Comme le dit Freddy Gomez : « L’autre et dernière leçon de ce printemps, il serait peut-être bon de se l’appliquer ad hominem et d’admettre, ici, dans les colonnes du Monde libertaire qui a vibré d’appels à une impossible grève générale, qu’aucune envolée lyrique ne brisera jamais la duré réalité des faits. Car ce n’est sûrement pas sur le terrain de la surenchère sans risque que la voix libertaire aura quelques chances de porter un jour. Pour elle, il n’est que deux chemins possibles : celui de l’euphorie, ou celui de la lucidité. (…) Les anarchistes ont probablement un rôle à jouer, à condition de ne pas céder à la facilité, à la démagogie et au mythe. » (Le Monde libertaire, 10 juillet 2003). Une réflexion à méditer pour tous ceux qui se disent révolutionnaires, quelle que soit leur chapelle.

Yves Coleman

(1) Dans un article intitulé « Un aspect de l’offensive capitaliste » (Le Monde libertaire, 10/7/2003), Pierre, du groupe La Commune de Rennes reprend d’ailleurs littéralement la thématique trotskyste la plus droitière : « les anarchistes (…) vont devoir pousser plus que jamais les bureaucraties dans leur retranchement », « les militants de base n’ont pu mettre suffisamment de pression », etc. S’agit-il de simples maladresses de style ? On a plutôt l’impression que ce camarade croit possible la constitution d’un « vrai », d’un « bon » mouvement syndical qui obtiendrait des réformes significatives dans la situation actuelle. Et surtout qu’il serait possible de pousser les appareils syndicaux à changer de nature - ou bien à céder la place aux SUD et à la CNT. Dangereuse illusion.

(2) Dans un article du Monde libertaire du 10/7/2003, « Variations sur une protestation avortée », Freddy Gomez écrit à propos de la « trahison » des bureaucrates syndicaux : « Parler, dans ce contexte de ’trahison’, c’est sans doute prendre le risque de se tromper d’époque, car, pour trahir un mouvement social, il faut d’abord le mettre en branle et l’amplifier. On ne trahit pas ce qui n’existe qu’à l’état de théâtre ou d’abstraction. S’il est une leçon à tirer de ce printemps, c’est bien celle-là : la trahison suppose la capacité de paralysie, et c’est précisément elle qui a manqué, contrairement à décembre 1995, non tant parce que les bureaucraties syndicales l’ont refusée, mais parce qu’elles ont été incapables de l’organiser. »

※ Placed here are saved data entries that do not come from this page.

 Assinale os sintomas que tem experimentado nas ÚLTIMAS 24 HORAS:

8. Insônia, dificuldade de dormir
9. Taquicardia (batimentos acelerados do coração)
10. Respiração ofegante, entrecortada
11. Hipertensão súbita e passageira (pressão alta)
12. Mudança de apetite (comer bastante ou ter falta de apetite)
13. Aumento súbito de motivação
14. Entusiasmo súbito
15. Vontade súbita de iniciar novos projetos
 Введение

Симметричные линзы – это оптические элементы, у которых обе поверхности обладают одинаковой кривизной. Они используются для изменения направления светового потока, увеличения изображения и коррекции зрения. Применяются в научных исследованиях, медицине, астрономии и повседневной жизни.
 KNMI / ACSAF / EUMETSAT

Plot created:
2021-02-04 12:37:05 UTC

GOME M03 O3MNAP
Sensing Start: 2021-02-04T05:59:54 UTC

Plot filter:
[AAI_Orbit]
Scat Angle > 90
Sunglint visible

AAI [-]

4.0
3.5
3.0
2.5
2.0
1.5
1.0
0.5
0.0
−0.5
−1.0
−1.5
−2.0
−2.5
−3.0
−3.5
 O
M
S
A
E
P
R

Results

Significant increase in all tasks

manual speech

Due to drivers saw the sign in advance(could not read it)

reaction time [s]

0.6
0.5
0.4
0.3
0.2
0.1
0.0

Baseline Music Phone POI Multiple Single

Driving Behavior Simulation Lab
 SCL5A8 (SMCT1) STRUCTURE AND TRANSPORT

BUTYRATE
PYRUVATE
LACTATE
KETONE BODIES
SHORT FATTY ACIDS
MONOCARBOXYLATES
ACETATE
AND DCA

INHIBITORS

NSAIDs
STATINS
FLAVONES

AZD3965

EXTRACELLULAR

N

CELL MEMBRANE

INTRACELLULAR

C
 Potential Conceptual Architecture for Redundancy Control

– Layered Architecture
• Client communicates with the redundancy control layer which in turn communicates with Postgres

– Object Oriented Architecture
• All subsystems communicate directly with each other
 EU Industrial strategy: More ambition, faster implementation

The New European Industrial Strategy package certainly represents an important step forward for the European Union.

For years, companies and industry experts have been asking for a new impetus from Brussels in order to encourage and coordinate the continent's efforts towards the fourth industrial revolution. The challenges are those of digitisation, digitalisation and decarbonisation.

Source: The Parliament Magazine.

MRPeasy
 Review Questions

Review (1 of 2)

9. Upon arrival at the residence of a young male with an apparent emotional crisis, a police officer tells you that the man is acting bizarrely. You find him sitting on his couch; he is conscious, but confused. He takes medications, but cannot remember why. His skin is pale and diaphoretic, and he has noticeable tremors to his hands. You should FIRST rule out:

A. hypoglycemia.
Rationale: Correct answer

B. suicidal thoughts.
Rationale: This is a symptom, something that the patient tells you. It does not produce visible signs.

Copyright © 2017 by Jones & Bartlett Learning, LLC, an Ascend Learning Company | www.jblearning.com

(3) Notons que la LCR, dans sa luxueuse publication en couleurs et sur papier glacé financée par le Parlement européen (c’est-à-dire par les travailleurs européens), est incapable de se servir de cette prétendue « tribune révolutionnaire » pour se faire l’écho des luttes des travailleurs. Ainsi, cette publication relate en une demi-page un discours de trois heures du colonel Chavez au Venezuela en approuvant son ton anti-impérialiste mais en regrettant les références à Jésus-Christ ( ?!) dont le discours présidentiel était émaillé, sans consacrer une seule ligne à la situation de la classe ouvrière vénézuélienne, ses luttes, ses difficultés d’existence, etc. Etre un révolutionnaire internationaliste pour Krivine, cela se réduit-il aujourd’hui à prendre l’avion pour Caracas afin d’écouter sagement et poliment un démagogue populiste pérorer et tromper son peuple ? On ne souhaite qu’une chose aux députés LO-LCR au Parlement européen : que la bourgeoisie change les lois électorales, ce qui les empêchera d’être élus.